From Thailand to The Philippines…culture shock? Not what I expected but here’s what I scribbled in my notebook as my mind unraveled my first week in.
What Threw Me
1. Being Literate
Billboards, storefronts, ingredients on packaging, t-shirts and receipts are among the beautiful expressions of one’s surroundings that ceased being objects with interesting long-tailed symbols and blossomed into direct communicative transmissions.
2. Being Touched
My experience of Thai culture has been one where the parameters of one’s personal space with non relatives in the public sphere are very defined. For example, I recall watching a YouTube piece where a Foreign female friend of mine engaged in a mutual pinky swear with a Thai male whom she was neither related to nor dating. I gasped. Out loud. In shock and in horror like some weird, repressed version of myself I never want to be.
Because without thinking with my Western brain, I viewed the act as bold flirting, not the pinky swear in itself, but the touching of hands between the two of them. I instantly thought of her boyfriend and wondered how he felt about it. My own reaction surprised and frankly horrified me (i.e. there was judgement in my reaction), but was indicative of a small part of my cultural assimilation (unbeknownst to me).

Source excerpt
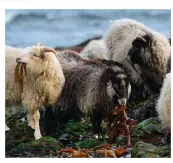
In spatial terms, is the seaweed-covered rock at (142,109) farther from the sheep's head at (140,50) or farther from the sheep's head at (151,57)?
the sheep's head at (140,50)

Exercise goal
Can you write out the culture shock text from "What Threw Me" up to and including "direct communicative transmissions.", swapping "storefronts" for "shop windows"? The data plays no role here.

Task response
What Threw Me
1. Being Literate
Billboards, shop windows, ingredients on packaging, t-shirts and receipts are among the beautiful expressions of one’s surroundings that ceased being objects with interesting long-tailed symbols and blossomed into direct communicative transmissions.